Cum Iason et Medea ante draconem pervenerunt monstrum ex suis oculis ...
Quando Giasone e Medea giunsero davanti al drago, la creatura portentosa vibrava folgori dai propri occhi.
Ma Medea, mentre protendeva le mani e il bastone verso gli astri, già intonava incantesimi barbarici, e invocava il dio Sonno con queste parole: O Sonno onnipotente, io, che spesso placai le nuvole e i fulmini, ti invoco da tutto il mondo, ora vieni qui, tu che sei somigliante a tuo fratello, la Morte, ora cala su quest'unico drago!
Ed anche tu, o fedele guardiano, distogli gli occhi dal vello! Che cosa temi? Custodirò io stessa il vello; nel frattempo tu abbandona il lungo lavoro e riposa! Il drago venne colpito dal principio del sonno ma si spaventò e scacciò il dolce sonno.

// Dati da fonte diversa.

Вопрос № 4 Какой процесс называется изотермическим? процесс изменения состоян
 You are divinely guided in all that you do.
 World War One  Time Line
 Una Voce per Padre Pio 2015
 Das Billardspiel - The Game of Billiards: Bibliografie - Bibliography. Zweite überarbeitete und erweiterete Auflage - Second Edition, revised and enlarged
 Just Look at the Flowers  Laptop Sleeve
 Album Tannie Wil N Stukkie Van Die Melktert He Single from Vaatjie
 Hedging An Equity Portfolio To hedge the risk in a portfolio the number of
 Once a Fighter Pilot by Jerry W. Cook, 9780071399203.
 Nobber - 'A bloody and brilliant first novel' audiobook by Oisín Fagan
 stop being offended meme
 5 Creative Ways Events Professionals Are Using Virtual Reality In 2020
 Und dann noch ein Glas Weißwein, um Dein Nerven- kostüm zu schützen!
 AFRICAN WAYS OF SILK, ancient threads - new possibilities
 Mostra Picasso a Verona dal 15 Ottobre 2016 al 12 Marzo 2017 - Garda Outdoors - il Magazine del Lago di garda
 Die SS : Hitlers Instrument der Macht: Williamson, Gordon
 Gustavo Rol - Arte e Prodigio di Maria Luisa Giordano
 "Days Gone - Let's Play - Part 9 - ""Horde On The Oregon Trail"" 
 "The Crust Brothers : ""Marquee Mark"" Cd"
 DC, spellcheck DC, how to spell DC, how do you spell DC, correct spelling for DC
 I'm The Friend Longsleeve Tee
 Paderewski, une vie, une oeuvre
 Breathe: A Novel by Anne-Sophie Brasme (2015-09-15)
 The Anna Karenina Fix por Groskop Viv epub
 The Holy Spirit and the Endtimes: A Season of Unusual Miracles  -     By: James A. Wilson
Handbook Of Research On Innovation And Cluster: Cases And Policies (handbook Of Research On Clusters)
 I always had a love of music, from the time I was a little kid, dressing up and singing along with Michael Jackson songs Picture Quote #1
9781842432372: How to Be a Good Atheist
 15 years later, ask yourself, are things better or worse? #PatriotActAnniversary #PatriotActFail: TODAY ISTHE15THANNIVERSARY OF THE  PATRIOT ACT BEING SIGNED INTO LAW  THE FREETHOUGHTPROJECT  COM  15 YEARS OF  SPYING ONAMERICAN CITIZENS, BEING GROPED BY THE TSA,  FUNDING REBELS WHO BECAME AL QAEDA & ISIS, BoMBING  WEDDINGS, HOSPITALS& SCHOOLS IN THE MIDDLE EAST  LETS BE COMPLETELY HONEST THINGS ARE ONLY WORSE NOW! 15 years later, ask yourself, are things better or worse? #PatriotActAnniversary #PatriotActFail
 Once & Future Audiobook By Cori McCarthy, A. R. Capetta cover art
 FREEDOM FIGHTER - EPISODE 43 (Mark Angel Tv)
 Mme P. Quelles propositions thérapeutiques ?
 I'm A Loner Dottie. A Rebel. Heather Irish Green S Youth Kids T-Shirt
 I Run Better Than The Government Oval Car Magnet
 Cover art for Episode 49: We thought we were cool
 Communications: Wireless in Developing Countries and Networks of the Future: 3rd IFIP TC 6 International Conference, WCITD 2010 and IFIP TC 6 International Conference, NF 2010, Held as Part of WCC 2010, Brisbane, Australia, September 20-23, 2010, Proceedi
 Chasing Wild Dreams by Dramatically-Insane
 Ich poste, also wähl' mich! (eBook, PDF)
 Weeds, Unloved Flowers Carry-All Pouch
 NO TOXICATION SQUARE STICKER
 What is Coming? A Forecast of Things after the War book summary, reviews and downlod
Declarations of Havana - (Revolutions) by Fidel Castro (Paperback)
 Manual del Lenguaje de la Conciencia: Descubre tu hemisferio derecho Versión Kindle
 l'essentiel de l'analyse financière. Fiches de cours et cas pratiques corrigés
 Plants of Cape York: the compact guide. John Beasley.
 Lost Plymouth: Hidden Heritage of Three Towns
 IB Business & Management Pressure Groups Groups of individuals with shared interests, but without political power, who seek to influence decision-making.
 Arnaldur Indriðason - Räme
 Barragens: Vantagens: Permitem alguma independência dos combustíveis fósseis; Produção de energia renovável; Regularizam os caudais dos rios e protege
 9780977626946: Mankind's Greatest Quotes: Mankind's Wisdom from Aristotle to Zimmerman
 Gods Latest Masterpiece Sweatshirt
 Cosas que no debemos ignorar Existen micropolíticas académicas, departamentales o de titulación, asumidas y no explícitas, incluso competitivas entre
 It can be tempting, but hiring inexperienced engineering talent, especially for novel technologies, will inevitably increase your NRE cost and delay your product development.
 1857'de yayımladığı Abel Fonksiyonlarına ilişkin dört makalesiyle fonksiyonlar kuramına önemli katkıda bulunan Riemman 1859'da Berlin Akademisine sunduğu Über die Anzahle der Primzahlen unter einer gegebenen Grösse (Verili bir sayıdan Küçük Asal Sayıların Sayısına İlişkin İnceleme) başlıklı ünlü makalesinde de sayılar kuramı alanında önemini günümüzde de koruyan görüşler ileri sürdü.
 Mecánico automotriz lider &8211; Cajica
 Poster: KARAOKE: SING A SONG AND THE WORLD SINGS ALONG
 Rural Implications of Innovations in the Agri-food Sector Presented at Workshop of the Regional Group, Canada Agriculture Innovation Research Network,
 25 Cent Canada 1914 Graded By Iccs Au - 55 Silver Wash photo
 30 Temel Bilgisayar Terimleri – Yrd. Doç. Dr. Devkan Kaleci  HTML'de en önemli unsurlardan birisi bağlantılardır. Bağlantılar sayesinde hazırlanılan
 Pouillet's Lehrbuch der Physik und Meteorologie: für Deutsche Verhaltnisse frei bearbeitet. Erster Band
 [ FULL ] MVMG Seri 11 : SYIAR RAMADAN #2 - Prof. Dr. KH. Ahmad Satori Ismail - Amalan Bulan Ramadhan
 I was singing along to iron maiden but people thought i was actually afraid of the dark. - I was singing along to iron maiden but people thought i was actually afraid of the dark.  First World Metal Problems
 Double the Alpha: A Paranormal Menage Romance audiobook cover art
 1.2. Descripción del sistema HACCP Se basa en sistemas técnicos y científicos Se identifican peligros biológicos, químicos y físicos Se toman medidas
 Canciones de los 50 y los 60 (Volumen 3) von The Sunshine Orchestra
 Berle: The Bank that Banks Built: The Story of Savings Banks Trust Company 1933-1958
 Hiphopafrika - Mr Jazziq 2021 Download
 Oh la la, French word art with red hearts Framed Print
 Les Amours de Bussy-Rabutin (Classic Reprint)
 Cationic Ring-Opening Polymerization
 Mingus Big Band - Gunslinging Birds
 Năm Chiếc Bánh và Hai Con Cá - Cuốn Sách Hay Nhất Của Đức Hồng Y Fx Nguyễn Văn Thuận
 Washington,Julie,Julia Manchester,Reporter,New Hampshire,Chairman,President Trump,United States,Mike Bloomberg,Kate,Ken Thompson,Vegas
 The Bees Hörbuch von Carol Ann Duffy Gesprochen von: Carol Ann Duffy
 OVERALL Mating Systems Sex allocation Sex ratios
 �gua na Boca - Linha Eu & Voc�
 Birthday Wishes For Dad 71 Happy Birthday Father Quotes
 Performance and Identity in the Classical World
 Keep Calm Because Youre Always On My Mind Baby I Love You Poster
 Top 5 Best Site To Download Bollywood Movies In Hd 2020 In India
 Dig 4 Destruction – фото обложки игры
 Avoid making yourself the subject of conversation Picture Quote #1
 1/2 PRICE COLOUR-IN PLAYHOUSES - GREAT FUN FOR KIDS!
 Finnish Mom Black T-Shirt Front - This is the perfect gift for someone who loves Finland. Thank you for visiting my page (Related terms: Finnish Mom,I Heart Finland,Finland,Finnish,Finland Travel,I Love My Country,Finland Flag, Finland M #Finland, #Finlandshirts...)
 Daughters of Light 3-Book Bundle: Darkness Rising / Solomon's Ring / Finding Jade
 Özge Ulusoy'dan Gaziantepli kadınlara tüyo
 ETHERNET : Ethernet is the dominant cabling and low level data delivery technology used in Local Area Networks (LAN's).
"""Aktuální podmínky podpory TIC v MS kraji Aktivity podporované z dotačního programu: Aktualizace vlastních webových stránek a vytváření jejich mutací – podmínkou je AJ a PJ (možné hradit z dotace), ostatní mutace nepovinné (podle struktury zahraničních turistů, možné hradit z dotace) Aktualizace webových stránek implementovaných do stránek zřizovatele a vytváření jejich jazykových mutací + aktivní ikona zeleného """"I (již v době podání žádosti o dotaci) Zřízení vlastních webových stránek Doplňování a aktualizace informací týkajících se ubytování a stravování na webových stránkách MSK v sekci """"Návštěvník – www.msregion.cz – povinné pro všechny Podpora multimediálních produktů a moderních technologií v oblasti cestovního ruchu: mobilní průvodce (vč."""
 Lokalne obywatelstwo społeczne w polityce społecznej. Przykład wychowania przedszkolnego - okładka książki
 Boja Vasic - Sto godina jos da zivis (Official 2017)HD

Allora Medea lanciava un veleno del Tartaro mentre scuoteva il bastone del Lete, e intonava un incantesimo maligno.
Quando le parole magiche di Medea giungevano alle orecchie del drago, un dolce sonno placava (sedabat) la sua collera ardente; e così la maga, per mezzo della lingua e per mezzo della mano, logorò tutta l'energia del drago, e alla fine l'enorme testa dell'animale crollò al suolo.